BEGIN INFORMATION GIVEN
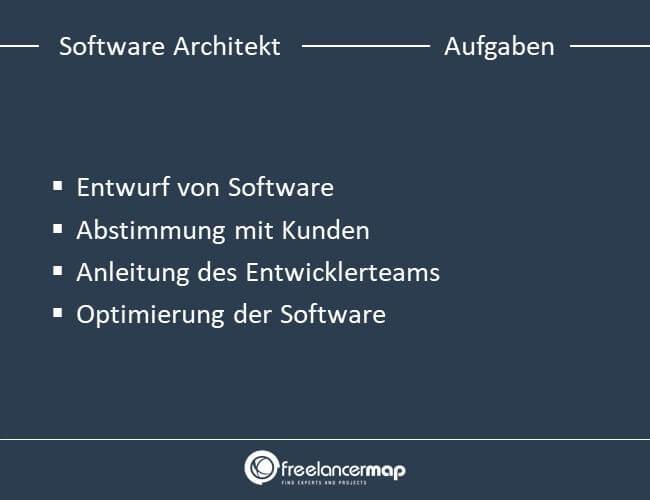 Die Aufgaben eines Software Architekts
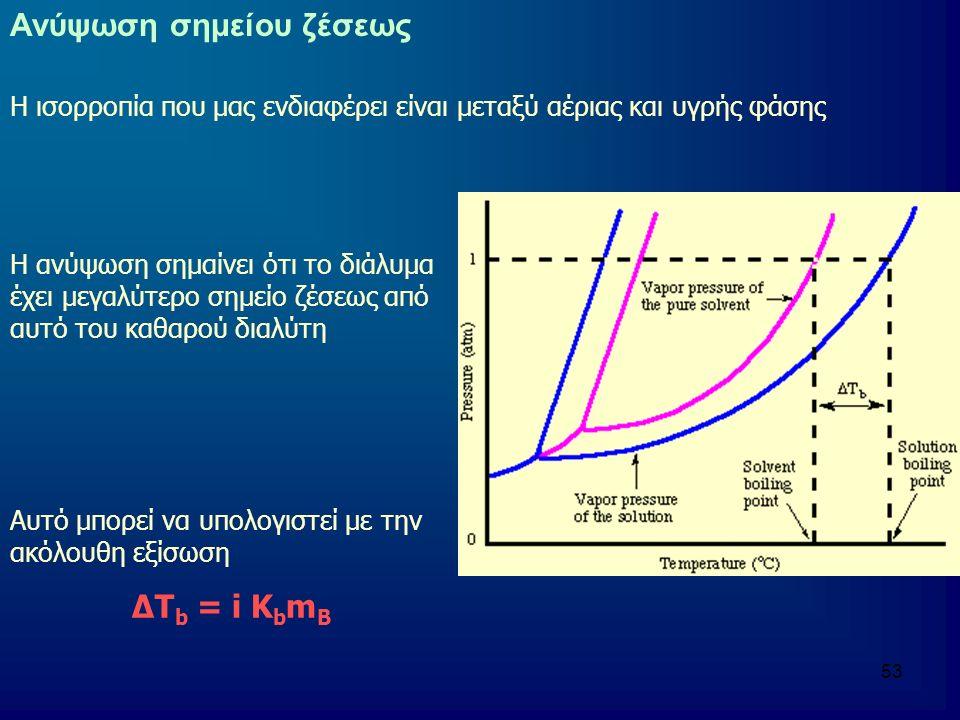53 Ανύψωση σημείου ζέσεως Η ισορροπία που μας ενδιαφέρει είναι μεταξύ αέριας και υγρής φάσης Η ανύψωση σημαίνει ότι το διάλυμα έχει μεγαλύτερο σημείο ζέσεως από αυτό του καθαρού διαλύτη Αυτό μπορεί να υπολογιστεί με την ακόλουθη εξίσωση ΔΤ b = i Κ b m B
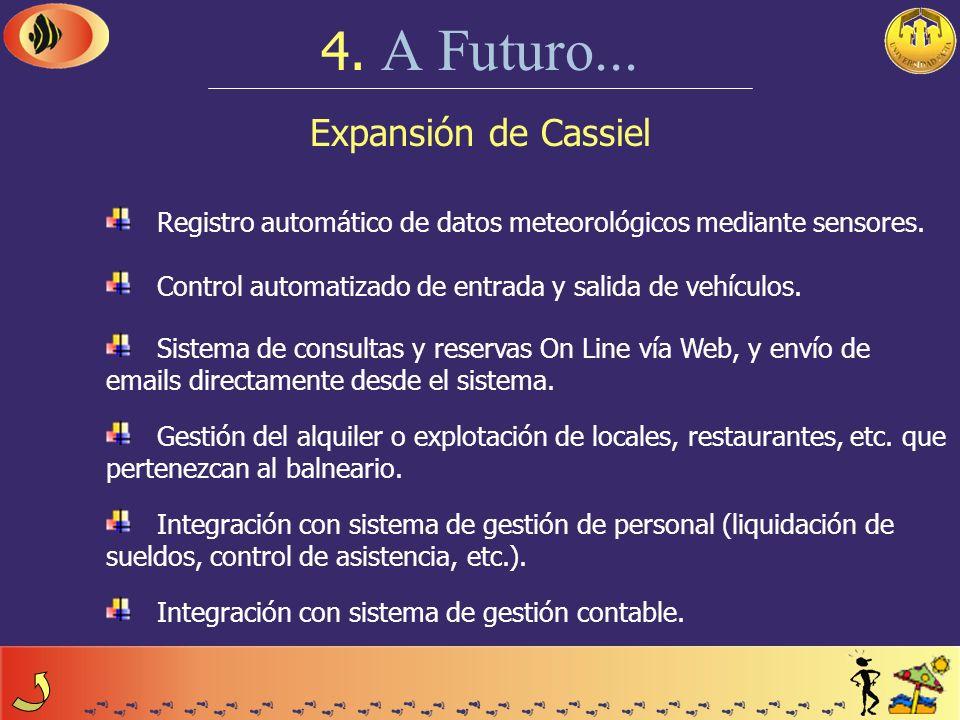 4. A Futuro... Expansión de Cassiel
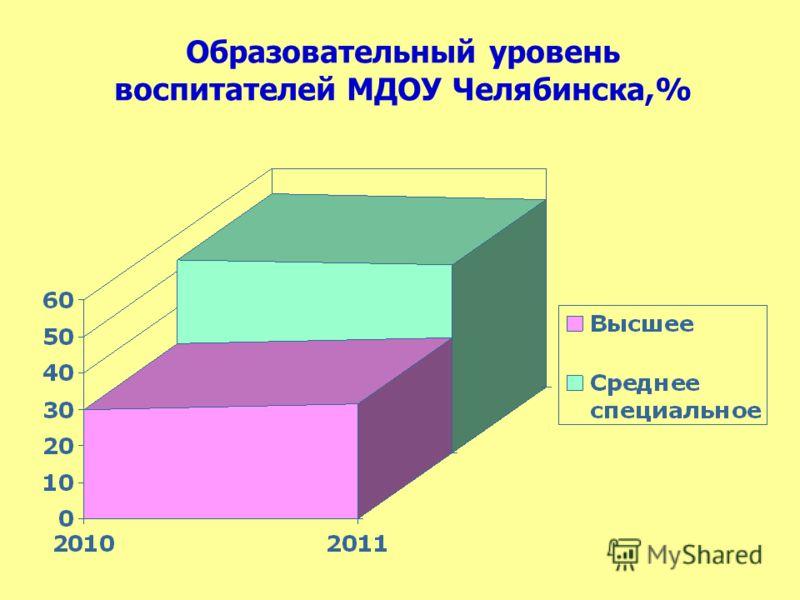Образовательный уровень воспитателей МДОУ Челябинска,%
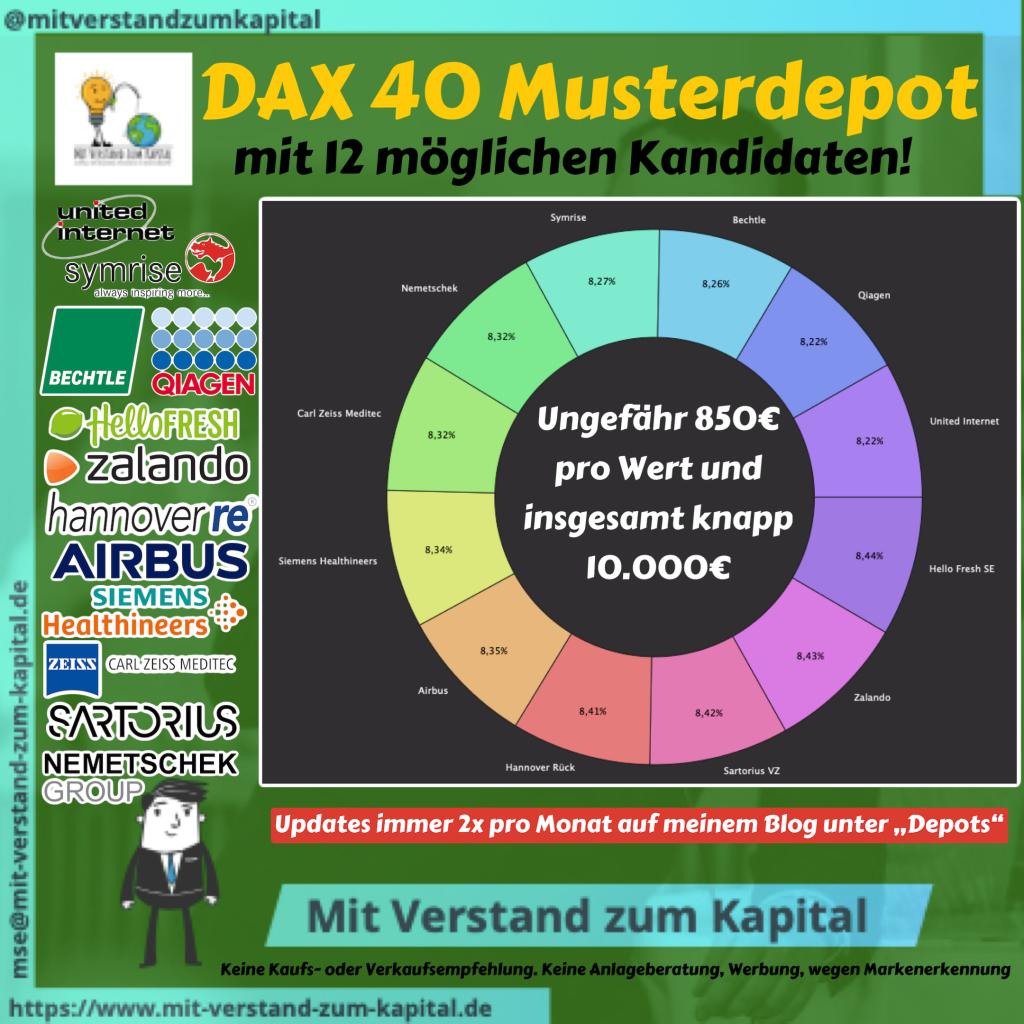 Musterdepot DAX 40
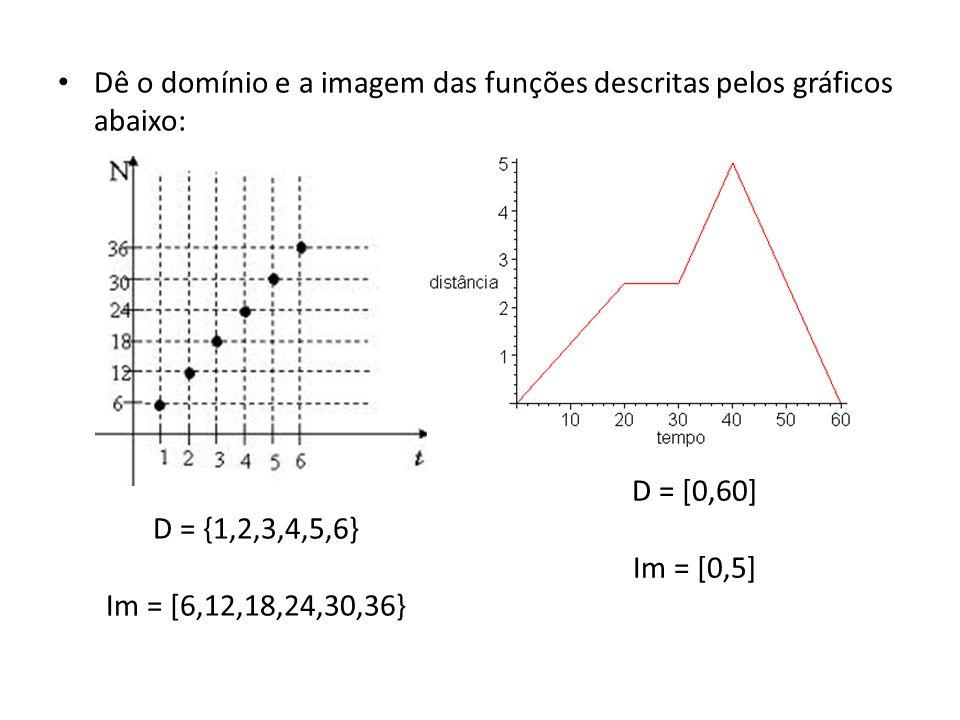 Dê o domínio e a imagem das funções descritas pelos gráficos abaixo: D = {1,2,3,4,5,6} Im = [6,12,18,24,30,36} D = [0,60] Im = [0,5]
END INFORMATION GIVEN
BEGIN INFORMATION GIVEN
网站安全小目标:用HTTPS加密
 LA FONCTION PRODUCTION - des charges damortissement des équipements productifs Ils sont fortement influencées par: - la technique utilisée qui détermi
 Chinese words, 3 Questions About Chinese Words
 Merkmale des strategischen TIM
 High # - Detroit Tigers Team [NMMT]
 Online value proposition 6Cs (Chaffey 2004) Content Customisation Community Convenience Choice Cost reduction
END INFORMATION GIVEN
BEGIN INFORMATION GIVEN
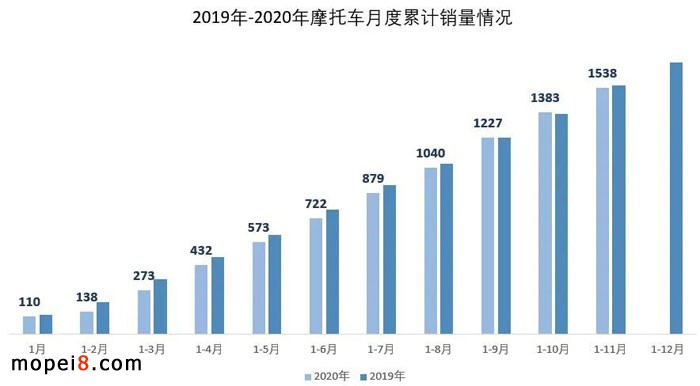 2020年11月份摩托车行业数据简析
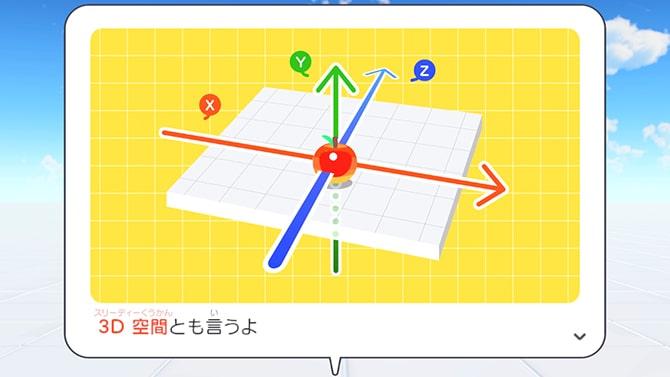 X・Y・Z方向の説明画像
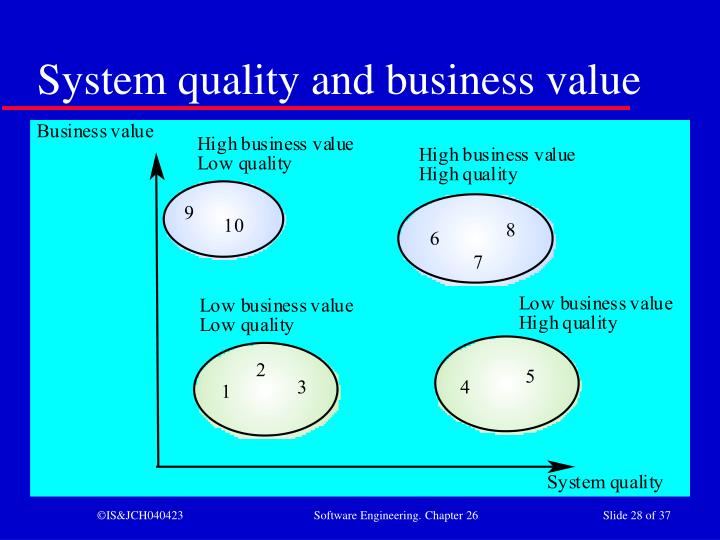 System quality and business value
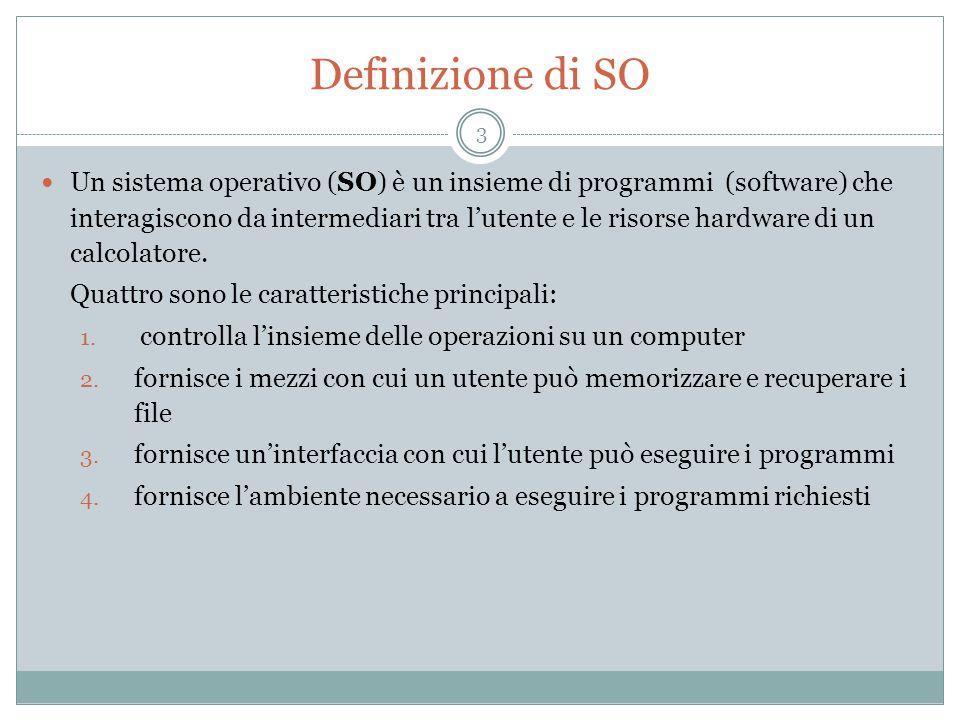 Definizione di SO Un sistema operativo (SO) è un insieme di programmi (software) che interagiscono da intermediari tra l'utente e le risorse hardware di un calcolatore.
END INFORMATION GIVEN
> BRIEF: Give back exactly the lines above from the one with "Die Aufgaben eines Software Architekts" through the one with "Musterdepot DAX 40", both included. Pictures don't belong in the copy.

> WORKED SOLUTION:
 Die Aufgaben eines Software Architekts
53 Ανύψωση σημείου ζέσεως Η ισορροπία που μας ενδιαφέρει είναι μεταξύ αέριας και υγρής φάσης Η ανύψωση σημαίνει ότι το διάλυμα έχει μεγαλύτερο σημείο ζέσεως από αυτό του καθαρού διαλύτη Αυτό μπορεί να υπολογιστεί με την ακόλουθη εξίσωση ΔΤ b = i Κ b m B
 4. A Futuro... Expansión de Cassiel
Образовательный уровень воспитателей МДОУ Челябинска,%
 Musterdepot DAX 40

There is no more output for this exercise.